#### Fragmento citado

Polémica por aviso que pide escoger abogados colegiados

Por: Felipe Ahumada Fotografía: La Discusión 09:50 PM 2017-09-26

Profesionales que no son miembros dicen que la ética y conocimiento se ven en la trayectoria

Controversia se genera luego de reclamos por juristas de mala calidad

En pocas profesiones el honor es la referencia principal para ofrecer servicios, como la de los abogados. Por esa razón el Colegio de Abogados de Chillán publicó en diversos medios de la capital de Ñuble un aviso en el que advertía a los posibles clientes sobre la falta de ética con el que algunos de sus colegas estaban actuando.

En el aviso se censuraba la práctica de autopublicitarse en Facebook, repartiendo volantes o tarjetas y con lienzos ofreciendo consultas gratis. El argumento para tal crítica era básicamente el decoro.

Sin embargo, había un segundo punto que ha causado polémica en el gremio local y es el llamado a preferir a un abogado colegiado por sobre el que no lo está.

Nelson Sepúlveda, presidente del Colegio de Abogados de Chillán, aclara que “no estamos diciendo que un abogado colegiado es necesariamente mejor que otro que no lo está, sino que el que un colega esté colegiado significa que está sometido a una normativa ética y que en caso que actúe de mala manera, podremos sancionarlo”.

La sanción, en todo caso, es estrictamente moral. No pueden, por ejemplo, suspenderlo de la actividad ni hacerlo pagar multas o devolver dinero.

En Chillán se estima que solo un 45% de los abogados está colegiado, de un universo de 400 profesionales activos, aproximadamente. Entre los que no están figuran todos los fiscales de Chillán y los ministros de la Corte de Apelaciones.

Rodrigo Vera Lama es uno de lo que no está colegiado. Es egresado de la Universidad de Concepción, ex fiscal militar, y magíster en Derecho Penal (UCSC). Para él “el estar o no colegiado no significa nada. No es como antes del 81. Lo único que se requiere es que te titules de la universidad que sea y que pagues 6 mil pesos mensuales. Por eso, hoy, en la cúpula del colegio, vemos abogados que no egresaron de universidades tradicionales, entonces no creo que ellos puedan sancionar éticamente a una persona que tiene una formación judicial propia de una universidad realmente exigente”.

########

• _Lista de actividades_
(1) ¿Cómo reescribirías en forma de lista breve el párrafo de la noticia que empieza con «En Chillán se estima», sin perder sus datos principales?
(2) Escribe la continuación de la noticia a partir de su última oración.

#### Registros

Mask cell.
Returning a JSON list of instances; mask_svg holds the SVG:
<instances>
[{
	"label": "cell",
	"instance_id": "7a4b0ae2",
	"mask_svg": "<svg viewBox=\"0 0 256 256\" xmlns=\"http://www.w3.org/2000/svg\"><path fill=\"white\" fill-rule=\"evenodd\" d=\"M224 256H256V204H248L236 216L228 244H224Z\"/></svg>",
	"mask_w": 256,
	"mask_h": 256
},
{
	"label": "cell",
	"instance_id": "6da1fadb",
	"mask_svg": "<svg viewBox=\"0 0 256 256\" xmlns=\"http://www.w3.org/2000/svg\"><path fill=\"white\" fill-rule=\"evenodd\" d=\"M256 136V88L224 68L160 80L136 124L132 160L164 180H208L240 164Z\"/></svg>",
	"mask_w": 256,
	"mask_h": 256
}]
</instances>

########

• _Resultados del ejercicio_
(1)
- En Chillán hay aproximadamente 400 abogados activos.
- Se estima que solo un 45 % de ellos está colegiado.
- No están colegiados ninguno de los fiscales de Chillán ni los ministros de la Corte de Apelaciones.

(2)
Belén Acuña (UDD), defensora pública, tampoco colegiada, comenta que “lo que debe tomar en cuenta una persona para escoger un abogado es su desempeño y experiencia. Hoy es fácil informarse sobre el desempeño de los abogados en materias complejas, pero estar colegiado no garantiza nada, tampoco”.

Isaac Mora (UdeC) y magíster en Derecho, está en un punto intermedio. Pese a tener más de 20 años de experiencia en frentes laborales y civiles, su decisión de radicarse en Chillán  le hizo postular su membresía al Colegio.

“Creo que es bueno participar y debatir con otros colegas y ser parte de una institución que nos represente. Pero no diría que el ser o no ser colegiado es la única manera de separar a los abogados confiables de los que no lo son. Los factores son múltiples, pero no apruebo tampoco eso de los volantes, los lienzos o la publicidad en Facebook. Un abogado bueno hace de su propia carrera su estrategia de márketing. En este sentido, la universidad no es determinante, pero sí relevante”, sostiene.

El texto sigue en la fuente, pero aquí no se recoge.